El día en que dejé de ser español (y II)

Hace poco, Iñaki Gabilondo, en un emotivo videoblog, denunciaba que los jóvenes catalanes veían España como algo totalmente ajeno a sus vidas y se preguntaba, enfadado, qué hacían los que decían que no querían que Cataluña se marchara. Lo que yo me pregunto es qué ha hecho él, que durante varias décadas ha tenido mucho más poder que cualquier ministro de cultura. Mi teoría es que nadie, no sólo Gabilondo, ha querido hacer nada. Es imposible que los sucesivos gobiernos españoles, de derechas o de izquierdas, no se hayan ido dando cuenta de que la educación, la cultura y los medios de comunicación, en Cataluña, se estaban alejando: España ya no era España, era “el Estado”; “nuestra historia” ya no era “la historia de España”, sino la “historia de Cataluña” y “nuestra selección”, ahora era “la selección estatal”. Ser español no es emocionarse con “la Roja”, ni mucho menos. Ser español es convivir con otros españoles en mayor medida que con polinesios; pero a veces el cemento de la convivencia está hecho de cosas tan absurdas como querer que gane un mismo equipo.

¿Cómo se siente usted, siendo rehén de los partidos nacionalistas?, le preguntó una vez un periodista a Felipe González. Eso han sido los gobiernos españoles, rehenes sin agallas para transferir lo que hubiera que transferir y para plantarse cuando hubiera que plantarse.

Sin embargo, ¿de qué me quejo si todas las Comunidades Autónomas estaban haciendo esfuerzos ímprobos por enseñar a sus escolares que ellos tenían una fuerte identidad cultural, la tuvieran o no? Casi me caigo de espaldas cuando, en COU, llegó un chico nuevo a mi colegio, proveniente de Tenerife, que me dijo que la asignatura que más le había gustado allí, hasta entonces, era “literatura canaria”.

Llegado el momento, a España no le convendrá utilizar el arsenal jurídico y económico que tiene a su disposición, no ya para impedir la independencia de Cataluña, sino para hacerles pagar por ella: cierre de fronteras, controles aduaneros, tarifas de importación, expropiaciones, etc. España sabrá muy bien que en Cataluña quedarán varios millones de personas que lamentarán sinceramente la secesión y que la mejor manera de alienarlos es perjudicarles a ellos, junto a los independentistas. Así, los españoles en Cataluña, poco a poco, se irán convirtiendo en una minoría como son los rusos en los países bálticos, los italianos en Croacia, los austriacos en Italia, etc. Y mientras tanto, la independencia catalana dará alas a los abertzales vasco-navarros y el Estat Catalá redoblará esfuerzos para tirarle los tejos a valencianos y mallorquines.

=====

● **Instrucciones de trabajo**
**a.** Vuelve a escribir el fragmento del texto sobre la independencia de Cataluña que empieza con las palabras que contienen "Llegado el momento, a" y termina con "valencianos y mallorquines.".
**b.** Sustituye "brick pillar" por "stone pillar" en el tramo de los registros que empieza con la línea que contiene "With the white" y llega hasta el final de los registros, ambos extremos incluidos. Reproduce solo ese tramo sin alterar nada más.

● **Datos proporcionados**
=====

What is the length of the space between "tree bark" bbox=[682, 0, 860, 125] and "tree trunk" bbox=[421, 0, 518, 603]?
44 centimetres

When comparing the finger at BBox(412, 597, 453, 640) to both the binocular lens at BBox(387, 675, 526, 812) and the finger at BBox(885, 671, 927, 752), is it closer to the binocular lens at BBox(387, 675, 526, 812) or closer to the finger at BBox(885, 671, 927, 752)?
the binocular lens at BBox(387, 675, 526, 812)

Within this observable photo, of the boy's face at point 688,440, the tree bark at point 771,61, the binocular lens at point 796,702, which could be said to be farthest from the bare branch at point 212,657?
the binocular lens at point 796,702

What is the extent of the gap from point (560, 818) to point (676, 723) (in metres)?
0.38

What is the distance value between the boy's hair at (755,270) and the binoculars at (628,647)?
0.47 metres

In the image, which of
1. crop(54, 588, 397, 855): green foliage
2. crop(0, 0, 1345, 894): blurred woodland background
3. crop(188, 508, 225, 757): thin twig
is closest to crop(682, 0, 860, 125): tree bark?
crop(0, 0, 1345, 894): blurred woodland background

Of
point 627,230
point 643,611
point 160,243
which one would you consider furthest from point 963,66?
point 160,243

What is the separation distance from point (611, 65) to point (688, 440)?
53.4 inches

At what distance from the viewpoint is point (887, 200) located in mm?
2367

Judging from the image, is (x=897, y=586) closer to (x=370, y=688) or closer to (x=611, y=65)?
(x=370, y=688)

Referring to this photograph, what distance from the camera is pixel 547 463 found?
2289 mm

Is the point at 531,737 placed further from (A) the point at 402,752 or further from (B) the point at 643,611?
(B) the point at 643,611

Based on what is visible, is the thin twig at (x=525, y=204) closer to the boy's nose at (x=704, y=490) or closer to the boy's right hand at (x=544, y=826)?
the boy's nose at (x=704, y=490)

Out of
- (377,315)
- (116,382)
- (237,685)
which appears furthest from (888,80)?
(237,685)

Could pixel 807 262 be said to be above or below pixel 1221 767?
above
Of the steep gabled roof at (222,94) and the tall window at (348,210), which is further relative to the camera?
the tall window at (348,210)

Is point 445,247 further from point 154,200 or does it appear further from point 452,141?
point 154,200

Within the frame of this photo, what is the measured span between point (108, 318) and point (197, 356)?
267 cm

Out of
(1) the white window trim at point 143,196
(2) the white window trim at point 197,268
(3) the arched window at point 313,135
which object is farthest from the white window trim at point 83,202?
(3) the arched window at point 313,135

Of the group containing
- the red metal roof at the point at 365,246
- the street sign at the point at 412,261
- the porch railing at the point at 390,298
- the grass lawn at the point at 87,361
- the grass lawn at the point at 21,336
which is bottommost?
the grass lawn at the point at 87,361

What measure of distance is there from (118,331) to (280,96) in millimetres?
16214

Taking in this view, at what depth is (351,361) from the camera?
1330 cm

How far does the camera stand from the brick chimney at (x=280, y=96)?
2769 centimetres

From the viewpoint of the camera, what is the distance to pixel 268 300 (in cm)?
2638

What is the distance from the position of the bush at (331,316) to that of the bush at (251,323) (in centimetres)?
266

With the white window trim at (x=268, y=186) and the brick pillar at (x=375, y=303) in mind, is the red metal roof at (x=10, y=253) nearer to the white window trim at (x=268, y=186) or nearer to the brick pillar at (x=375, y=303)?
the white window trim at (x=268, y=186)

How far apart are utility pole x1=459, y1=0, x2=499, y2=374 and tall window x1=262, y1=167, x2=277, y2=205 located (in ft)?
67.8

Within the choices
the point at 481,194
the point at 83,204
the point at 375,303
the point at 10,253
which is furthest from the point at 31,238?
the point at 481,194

=====

● **Soluciones por tarea**
**a.**
Llegado el momento, a España no le convendrá utilizar el arsenal jurídico y económico que tiene a su disposición, no ya para impedir la independencia de Cataluña, sino para hacerles pagar por ella: cierre de fronteras, controles aduaneros, tarifas de importación, expropiaciones, etc. España sabrá muy bien que en Cataluña quedarán varios millones de personas que lamentarán sinceramente la secesión y que la mejor manera de alienarlos es perjudicarles a ellos, junto a los independentistas. Así, los españoles en Cataluña, poco a poco, se irán convirtiendo en una minoría como son los rusos en los países bálticos, los italianos en Croacia, los austriacos en Italia, etc. Y mientras tanto, la independencia catalana dará alas a los abertzales vasco-navarros y el Estat Catalá redoblará esfuerzos para tirarle los tejos a valencianos y mallorquines.

**b.**
With the white window trim at (x=268, y=186) and the stone pillar at (x=375, y=303) in mind, is the red metal roof at (x=10, y=253) nearer to the white window trim at (x=268, y=186) or nearer to the stone pillar at (x=375, y=303)?
the white window trim at (x=268, y=186)

How far apart are utility pole x1=459, y1=0, x2=499, y2=374 and tall window x1=262, y1=167, x2=277, y2=205 located (in ft)?
67.8

Within the choices
the point at 481,194
the point at 83,204
the point at 375,303
the point at 10,253
which is furthest from the point at 31,238?
the point at 481,194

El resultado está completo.